Problem to work on »
Rewrite each of the items below, changing every occurrence of "camera" to "lens" and leaving all other wording unchanged. Omit the pictures from your version.

Items in a dataset

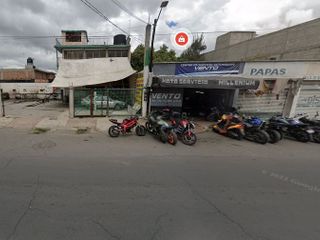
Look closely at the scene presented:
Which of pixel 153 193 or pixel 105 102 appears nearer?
pixel 153 193

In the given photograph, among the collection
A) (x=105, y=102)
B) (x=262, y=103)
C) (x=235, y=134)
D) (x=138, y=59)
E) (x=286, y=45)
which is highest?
(x=286, y=45)

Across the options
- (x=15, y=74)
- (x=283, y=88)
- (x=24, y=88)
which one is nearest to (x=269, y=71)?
(x=283, y=88)

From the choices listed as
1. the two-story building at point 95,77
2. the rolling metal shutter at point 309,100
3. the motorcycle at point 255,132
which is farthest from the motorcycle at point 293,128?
the two-story building at point 95,77

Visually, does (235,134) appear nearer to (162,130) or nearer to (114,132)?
(162,130)

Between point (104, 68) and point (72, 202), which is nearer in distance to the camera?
point (72, 202)

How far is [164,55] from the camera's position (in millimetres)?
29359

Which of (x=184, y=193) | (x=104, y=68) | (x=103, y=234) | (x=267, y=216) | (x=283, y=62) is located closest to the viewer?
(x=103, y=234)

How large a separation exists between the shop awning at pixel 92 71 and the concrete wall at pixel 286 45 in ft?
55.5

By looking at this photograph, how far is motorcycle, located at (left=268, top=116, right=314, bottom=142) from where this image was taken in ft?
27.6

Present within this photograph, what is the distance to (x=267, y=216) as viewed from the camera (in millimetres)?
3047

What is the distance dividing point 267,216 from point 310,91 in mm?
12418

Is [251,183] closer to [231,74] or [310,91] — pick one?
[231,74]

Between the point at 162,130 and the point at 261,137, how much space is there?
4102mm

Answer to this exercise »
Look closely at the scene presented:
Which of pixel 153 193 or pixel 105 102 appears nearer?
pixel 153 193

In the given photograph, among the collection
A) (x=105, y=102)
B) (x=262, y=103)
C) (x=235, y=134)
D) (x=138, y=59)
E) (x=286, y=45)
which is highest?
(x=286, y=45)

Across the options
- (x=15, y=74)
- (x=283, y=88)
- (x=24, y=88)
which one is nearest to (x=269, y=71)?
(x=283, y=88)

From the choices listed as
1. the two-story building at point 95,77
2. the rolling metal shutter at point 309,100
3. the motorcycle at point 255,132
which is farthest from the motorcycle at point 293,128?
the two-story building at point 95,77

Visually, does (235,134) appear nearer to (162,130) or nearer to (114,132)?
(162,130)

Between point (104, 68) and point (72, 202), which is nearer in distance to the lens?
point (72, 202)

How far is [164,55] from the lens's position (in millimetres)?
29359

Which of (x=184, y=193) | (x=104, y=68) | (x=103, y=234) | (x=267, y=216) | (x=283, y=62) is located closest to the viewer?
(x=103, y=234)

How large a separation exists between the shop awning at pixel 92 71 and the concrete wall at pixel 286 45 in ft?
55.5

By looking at this photograph, how far is motorcycle, located at (left=268, top=116, right=314, bottom=142) from where this image was taken in ft?
27.6

Present within this photograph, what is the distance to (x=267, y=216) as viewed from the lens (in millimetres)?
3047

What is the distance dividing point 267,216 from point 310,91 in mm?
12418

Is [251,183] closer to [231,74] or [310,91] — pick one?
[231,74]

Between the point at 162,130 and the point at 261,137, how much space is there?
4102mm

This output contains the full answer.